» What the task requires
Render this sentence from the essay below on the phrase "ting bu dong" in Spanish: "I wore it for our one manic day at the Shanghai expo."

My personal phrasebook, which is not large, begins and ends with “Ting bu dong,” “Don’t understand.” Literally it means, “hear, not understand,” which is my state of being in this polyphonic, cacophonous, single-languaged land. Ting bu dong can also be part of a sentence, “Wo ting bu dong,” “I don’t understand,” although it is usually obvious who is ting, bu dong. In conversation, ting bu dong clarifies my blank confusion, but for some reason greatly amuses Chinese speakers. Whenever I say it, everyone within hearing laughs and nudges their neighbors, pointing at me and repeating “Ting bu dong, ting bu dong.” So I was pleased to find a T-shirt with ting bu dong on it in bold Chinese characters, 聽不懂. I wore it for our one manic day at the Shanghai expo. All day I got smiles and possibly approached the photo record set by Rianna and Morgan, who must appear in hundreds of Chinese photo albums and Facebook pages. (The Chinese FB is called QQ. Western FB is, um, not available. QQ (I read) has one billion users.) Among the Expo crowds “Ting bu dong” echoed everywhere around me. I thought, Wow, can all these people really not understand?
At lunch with a bunch of philosophers the other day I finally got to ask why ting bu dong was funny. I thought maybe I was mispronouncing it, saying “Beer, not underwear” or something — this is easy to do in Chinese. (For example, “thank you” and “diarrhea” are identical syllables but different in just one tone.) But no, my colleagues decided it was funny because it is correct Chinese: a foreigner communicates effectively in the local language that he is clueless. As Socrates says, there’s a kind of wisdom in knowing you don’t know, compared to simple blank ignorance.

(Crawled caption data)
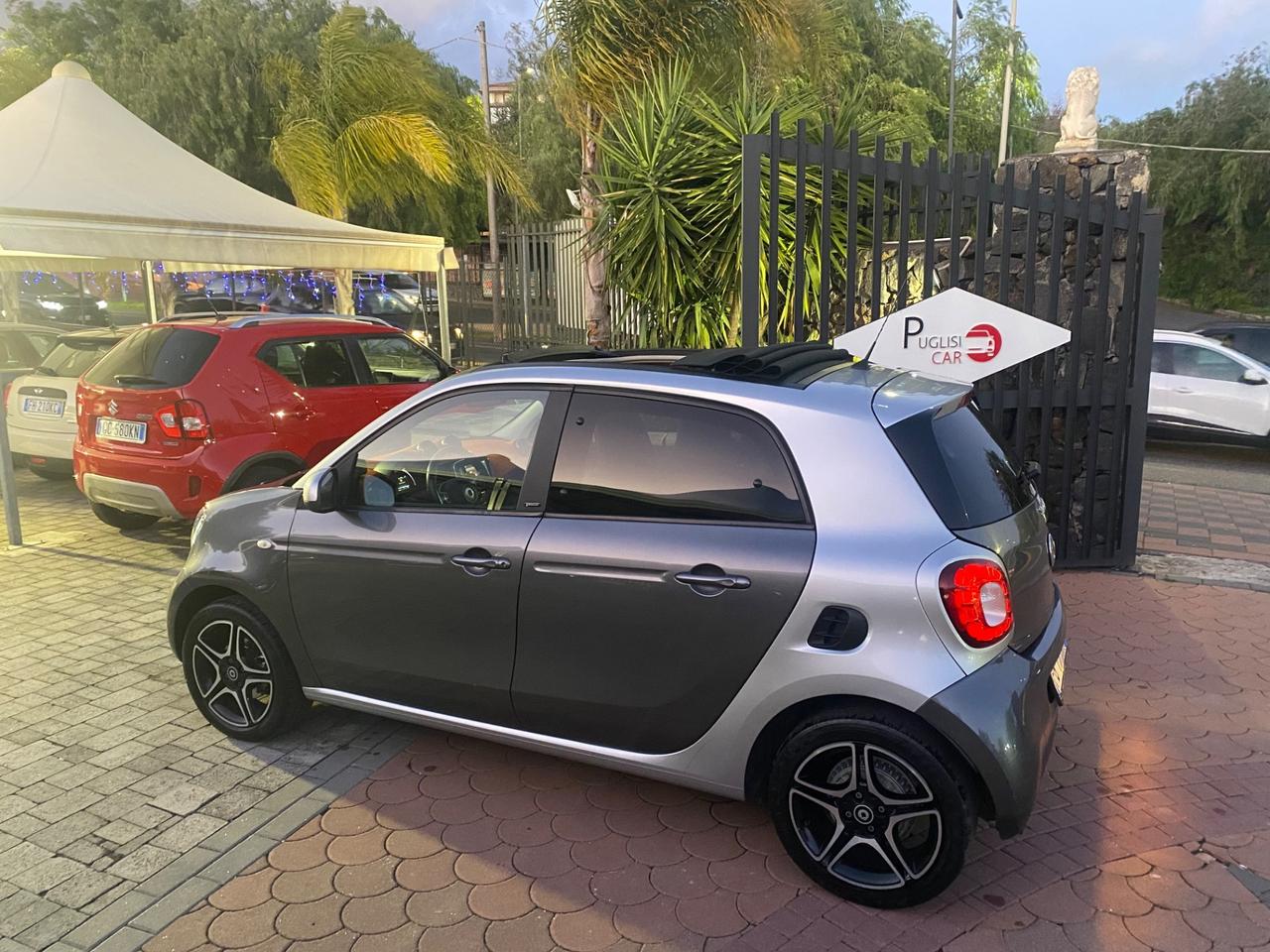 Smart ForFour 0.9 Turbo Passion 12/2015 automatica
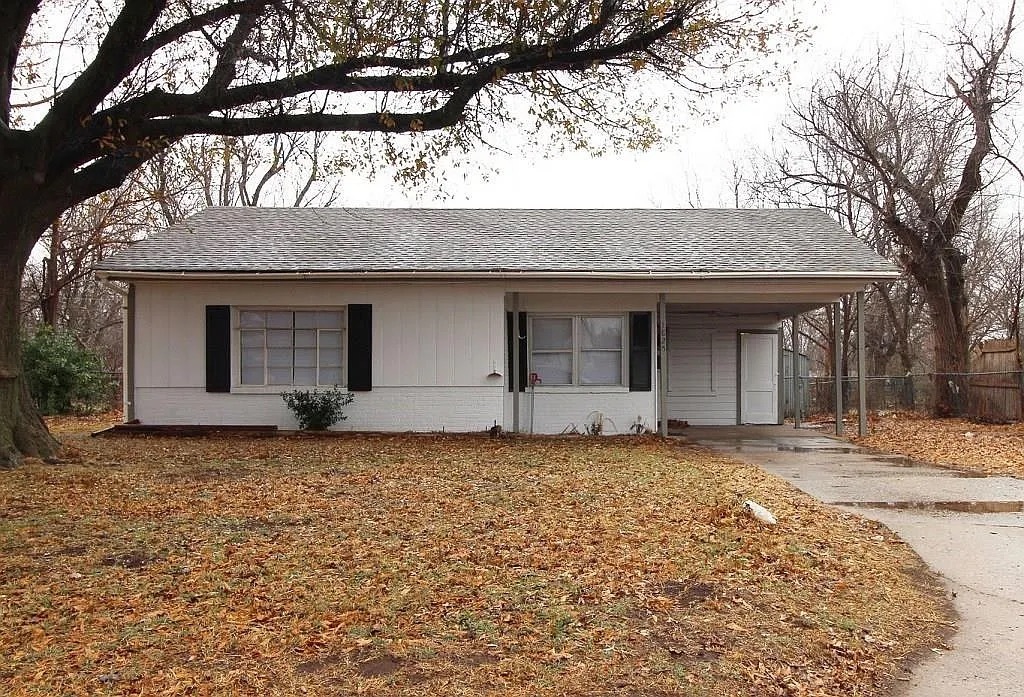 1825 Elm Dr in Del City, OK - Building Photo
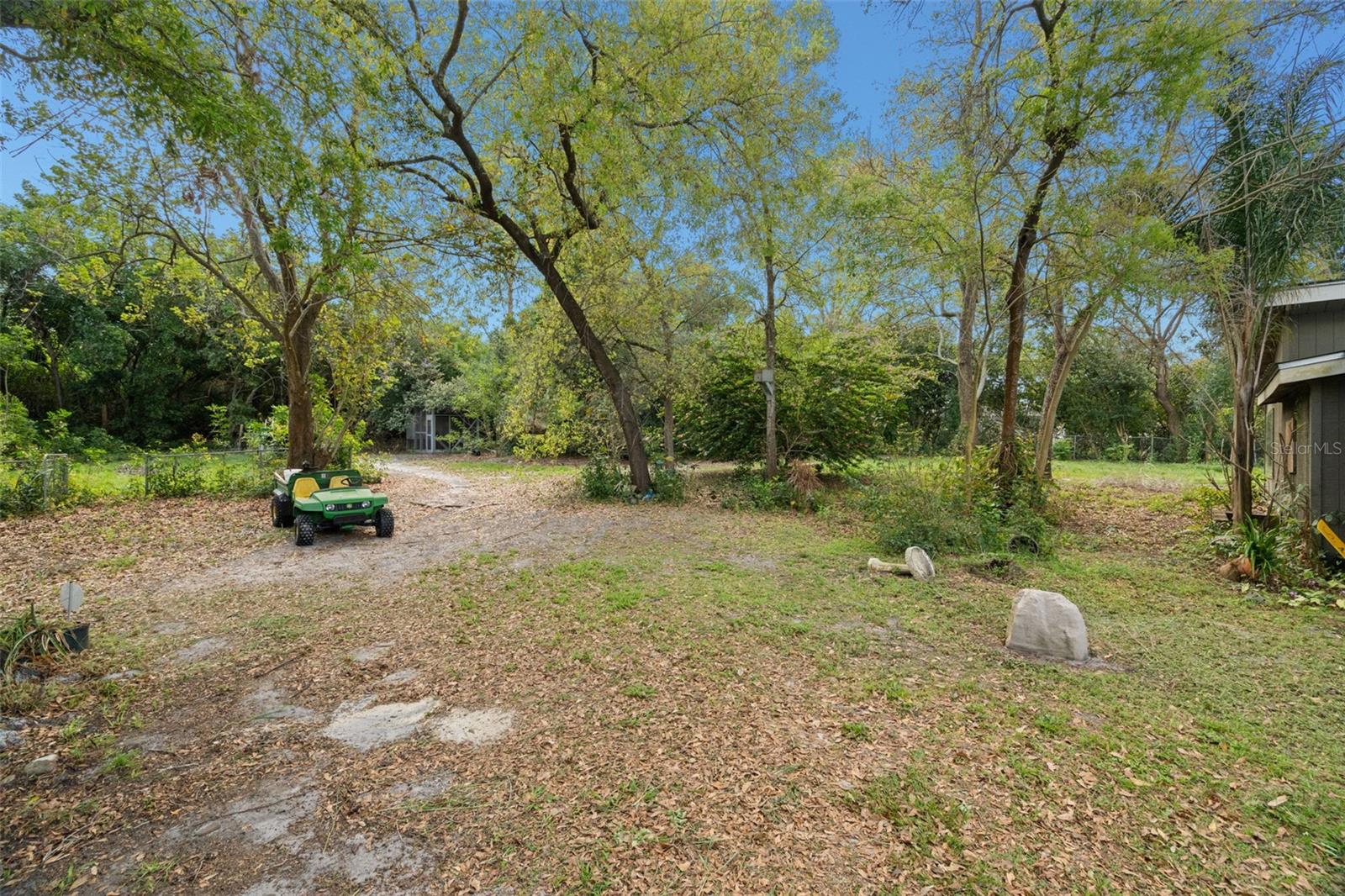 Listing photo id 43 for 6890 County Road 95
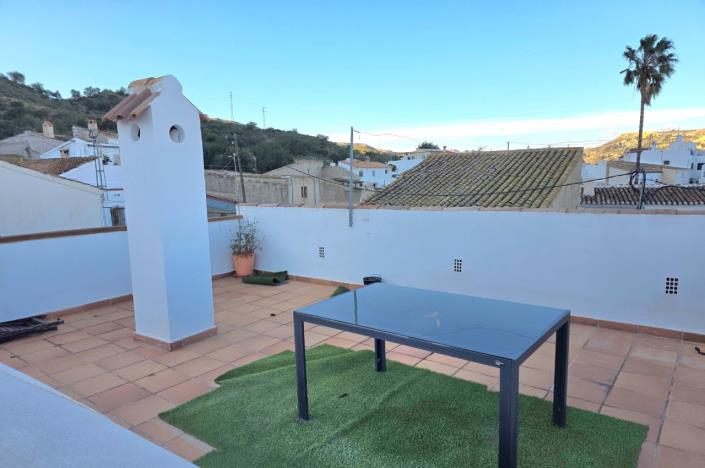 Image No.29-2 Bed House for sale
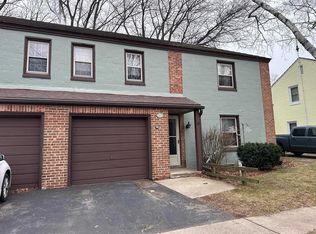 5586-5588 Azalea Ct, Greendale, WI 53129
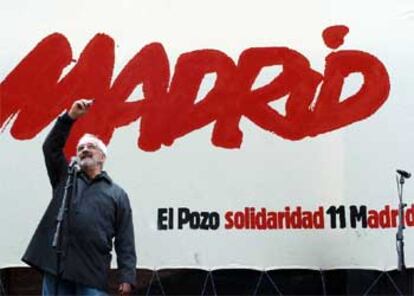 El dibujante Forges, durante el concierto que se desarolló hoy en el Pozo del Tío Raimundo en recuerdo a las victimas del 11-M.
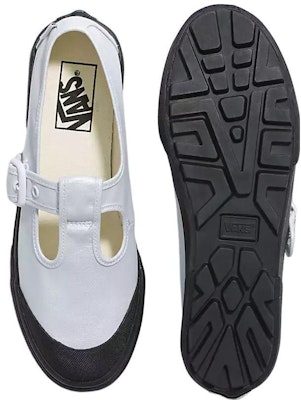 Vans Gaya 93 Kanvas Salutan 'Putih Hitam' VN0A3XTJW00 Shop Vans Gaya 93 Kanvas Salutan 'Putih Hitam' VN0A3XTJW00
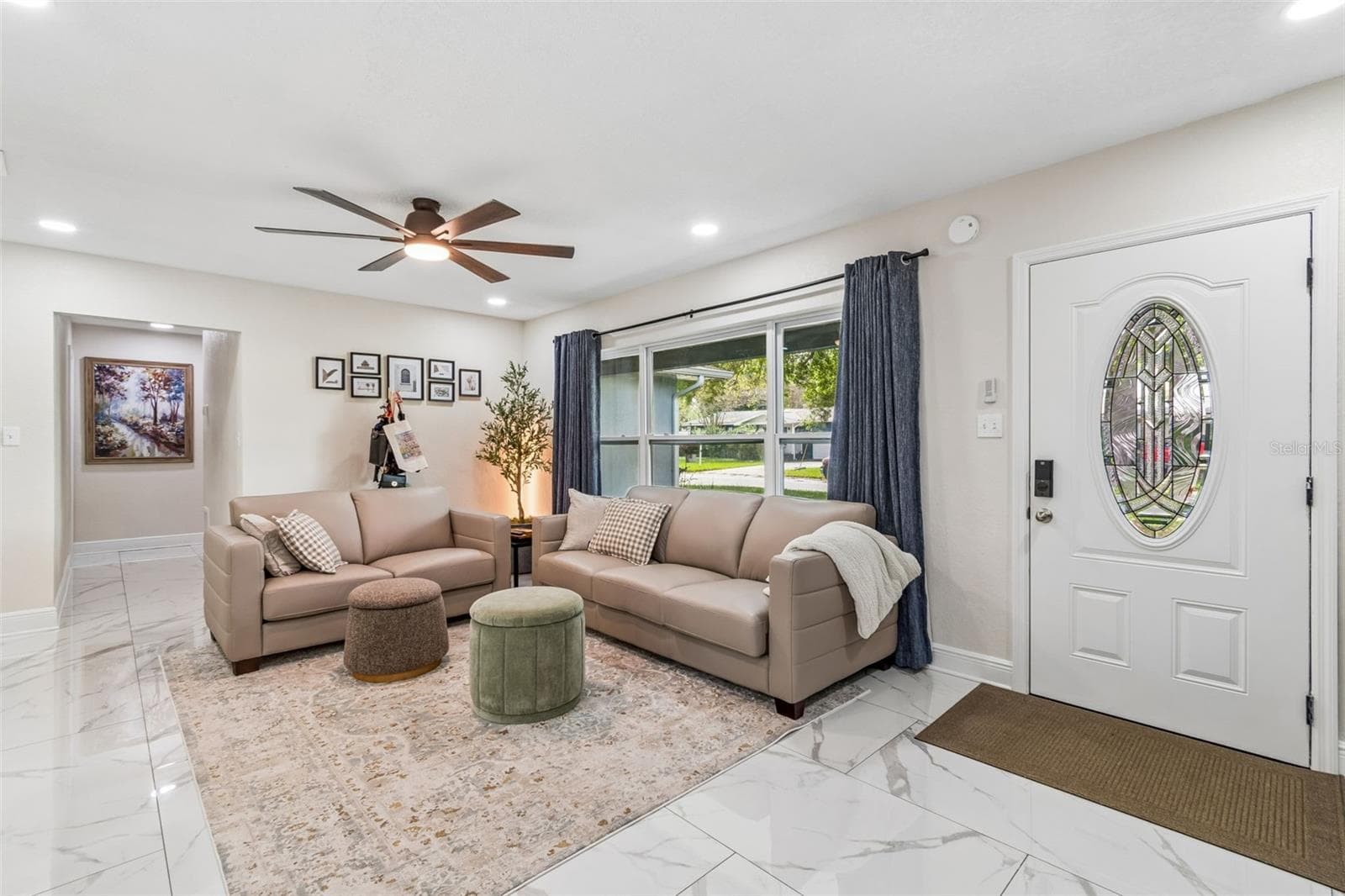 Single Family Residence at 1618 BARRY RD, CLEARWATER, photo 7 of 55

» Exercise output
Me la puse para nuestro único y frenético día en la Expo de Shanghái.